Phil decides to teach Peter to ride and lures him into explorations of the mountains. The counterpoint to this development is Rose’s slide into alcoholism fueled by her feelings of social inadequacy and fear of losing her son to Phil.

During one of their mountain excursions Phil tells Peter that Bronco saved his life in a bitter winter storm by warming his body with his own. Though Phil avoids the question of whether they were naked together, Peter has discovered a trove of male nude photos belonging to Bronco. Peter responds to Phil’s story by confession that as a young boy, he had discovered his father having hanged himself, and had to cut the body down.

Their mentoring relationship feeds Phil’s decision to fashion a braided rawhide lariat for Peter, who supplies him with rawhide for the project. Unknown to Phil, the hide came from a steer that had died of anthrax. Phil dies of the infection, suffering, the doctor tells the family, dreadful pain and convulsions at the end. We see Phil’s face being carefully shaved and his body dressed in a conventional suit for his burial, finally conforming to social convention.

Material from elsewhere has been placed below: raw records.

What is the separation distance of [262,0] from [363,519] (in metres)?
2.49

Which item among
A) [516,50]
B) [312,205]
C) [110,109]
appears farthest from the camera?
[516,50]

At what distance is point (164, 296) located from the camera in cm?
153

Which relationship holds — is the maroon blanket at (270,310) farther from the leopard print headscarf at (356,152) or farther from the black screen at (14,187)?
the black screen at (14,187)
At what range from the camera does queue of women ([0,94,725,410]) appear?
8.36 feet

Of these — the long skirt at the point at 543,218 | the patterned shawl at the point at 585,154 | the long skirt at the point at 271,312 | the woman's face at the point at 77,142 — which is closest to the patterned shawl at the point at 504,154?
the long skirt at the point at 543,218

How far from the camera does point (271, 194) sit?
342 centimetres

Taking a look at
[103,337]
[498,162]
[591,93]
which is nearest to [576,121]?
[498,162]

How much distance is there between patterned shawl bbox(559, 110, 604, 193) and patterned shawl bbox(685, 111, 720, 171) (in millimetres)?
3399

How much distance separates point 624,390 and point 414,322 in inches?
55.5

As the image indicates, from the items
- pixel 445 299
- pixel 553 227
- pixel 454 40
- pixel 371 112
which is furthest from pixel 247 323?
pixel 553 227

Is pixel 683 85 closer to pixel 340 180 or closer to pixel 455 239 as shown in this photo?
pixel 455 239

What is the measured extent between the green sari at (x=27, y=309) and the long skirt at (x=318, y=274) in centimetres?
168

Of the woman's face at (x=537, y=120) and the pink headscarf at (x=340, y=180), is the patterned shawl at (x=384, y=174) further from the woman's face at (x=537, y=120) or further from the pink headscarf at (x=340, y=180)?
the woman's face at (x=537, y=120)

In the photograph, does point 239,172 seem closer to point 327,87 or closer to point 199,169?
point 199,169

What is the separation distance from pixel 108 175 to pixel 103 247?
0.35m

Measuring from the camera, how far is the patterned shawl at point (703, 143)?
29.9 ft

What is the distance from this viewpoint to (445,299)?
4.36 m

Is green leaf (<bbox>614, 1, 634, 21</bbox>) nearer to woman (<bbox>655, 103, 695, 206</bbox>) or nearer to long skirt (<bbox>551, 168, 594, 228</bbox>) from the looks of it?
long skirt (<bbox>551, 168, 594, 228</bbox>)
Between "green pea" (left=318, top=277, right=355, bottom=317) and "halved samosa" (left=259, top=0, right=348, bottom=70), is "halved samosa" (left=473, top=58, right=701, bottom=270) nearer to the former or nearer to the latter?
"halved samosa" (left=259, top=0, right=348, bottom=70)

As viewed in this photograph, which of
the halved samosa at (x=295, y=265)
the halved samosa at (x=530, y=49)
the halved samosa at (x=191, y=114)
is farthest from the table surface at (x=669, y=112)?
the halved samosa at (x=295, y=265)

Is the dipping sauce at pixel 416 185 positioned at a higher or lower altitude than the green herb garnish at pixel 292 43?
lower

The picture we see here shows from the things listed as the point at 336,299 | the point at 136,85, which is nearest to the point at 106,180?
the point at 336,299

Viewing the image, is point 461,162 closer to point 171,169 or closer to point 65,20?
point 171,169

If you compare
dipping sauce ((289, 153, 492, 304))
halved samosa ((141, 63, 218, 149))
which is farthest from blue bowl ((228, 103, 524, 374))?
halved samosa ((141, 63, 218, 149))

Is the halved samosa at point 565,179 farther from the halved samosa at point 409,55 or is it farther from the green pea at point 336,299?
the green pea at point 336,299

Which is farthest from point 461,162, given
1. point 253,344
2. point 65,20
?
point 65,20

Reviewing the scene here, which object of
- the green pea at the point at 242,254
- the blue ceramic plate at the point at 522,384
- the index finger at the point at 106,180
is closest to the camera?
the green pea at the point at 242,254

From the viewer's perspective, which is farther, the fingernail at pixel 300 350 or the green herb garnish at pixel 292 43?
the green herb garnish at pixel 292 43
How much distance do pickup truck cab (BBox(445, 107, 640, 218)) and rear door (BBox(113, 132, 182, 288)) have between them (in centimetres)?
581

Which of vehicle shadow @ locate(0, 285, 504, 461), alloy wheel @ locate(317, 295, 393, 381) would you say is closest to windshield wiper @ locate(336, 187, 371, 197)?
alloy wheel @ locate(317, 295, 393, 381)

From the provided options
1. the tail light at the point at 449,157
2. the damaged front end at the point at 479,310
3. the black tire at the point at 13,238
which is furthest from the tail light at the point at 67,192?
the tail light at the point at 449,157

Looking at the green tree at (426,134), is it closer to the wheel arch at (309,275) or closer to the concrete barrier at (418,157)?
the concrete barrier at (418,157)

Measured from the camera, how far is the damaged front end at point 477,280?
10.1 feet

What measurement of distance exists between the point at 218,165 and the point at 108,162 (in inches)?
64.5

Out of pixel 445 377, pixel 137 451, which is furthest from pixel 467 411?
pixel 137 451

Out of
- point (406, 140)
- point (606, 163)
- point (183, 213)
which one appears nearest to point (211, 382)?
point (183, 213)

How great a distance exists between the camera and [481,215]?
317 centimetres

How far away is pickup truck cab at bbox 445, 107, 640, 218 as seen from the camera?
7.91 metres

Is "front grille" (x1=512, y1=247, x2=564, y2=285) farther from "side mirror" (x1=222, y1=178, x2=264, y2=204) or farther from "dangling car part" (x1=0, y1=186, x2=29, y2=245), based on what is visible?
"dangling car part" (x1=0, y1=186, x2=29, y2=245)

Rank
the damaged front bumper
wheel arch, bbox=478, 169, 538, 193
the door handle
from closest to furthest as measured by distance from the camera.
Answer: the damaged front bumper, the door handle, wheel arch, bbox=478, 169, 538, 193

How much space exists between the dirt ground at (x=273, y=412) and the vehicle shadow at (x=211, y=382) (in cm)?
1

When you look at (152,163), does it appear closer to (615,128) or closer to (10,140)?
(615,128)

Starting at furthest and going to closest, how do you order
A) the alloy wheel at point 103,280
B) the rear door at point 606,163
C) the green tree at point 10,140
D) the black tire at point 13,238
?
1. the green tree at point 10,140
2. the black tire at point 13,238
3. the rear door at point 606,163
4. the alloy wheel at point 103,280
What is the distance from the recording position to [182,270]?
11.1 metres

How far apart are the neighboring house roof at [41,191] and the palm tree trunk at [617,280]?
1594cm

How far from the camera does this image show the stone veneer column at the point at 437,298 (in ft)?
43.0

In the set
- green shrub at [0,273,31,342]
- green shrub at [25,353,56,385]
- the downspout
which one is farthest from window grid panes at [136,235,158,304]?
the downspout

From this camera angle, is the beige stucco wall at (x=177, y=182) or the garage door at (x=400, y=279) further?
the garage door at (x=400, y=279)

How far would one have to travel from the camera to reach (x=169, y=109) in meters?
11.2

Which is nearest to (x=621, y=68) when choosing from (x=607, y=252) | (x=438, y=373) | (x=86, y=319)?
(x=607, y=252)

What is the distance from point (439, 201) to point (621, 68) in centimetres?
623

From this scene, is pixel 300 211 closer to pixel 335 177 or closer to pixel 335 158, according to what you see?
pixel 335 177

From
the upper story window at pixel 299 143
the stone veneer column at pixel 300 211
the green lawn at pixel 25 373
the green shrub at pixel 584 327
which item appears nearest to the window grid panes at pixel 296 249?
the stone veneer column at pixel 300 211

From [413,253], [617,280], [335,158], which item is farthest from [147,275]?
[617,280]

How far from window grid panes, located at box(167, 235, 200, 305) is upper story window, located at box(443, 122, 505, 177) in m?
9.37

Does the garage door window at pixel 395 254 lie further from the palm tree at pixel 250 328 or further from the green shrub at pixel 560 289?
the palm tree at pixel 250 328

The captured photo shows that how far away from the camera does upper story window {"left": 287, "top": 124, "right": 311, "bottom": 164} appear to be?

Peter does not attend the funeral. He has acquired the lethal lariat. Carefully avoiding its touch, he hides it under his bed. He reads, aloud, Psalm 22:20: “Deliver my soul from the sword; my darling from the power of the dog.” The film closes with Peter looking through his window, watching his mother and stepfather embrace, leaving the audience to ponder his motivations and the meaning of his recitation.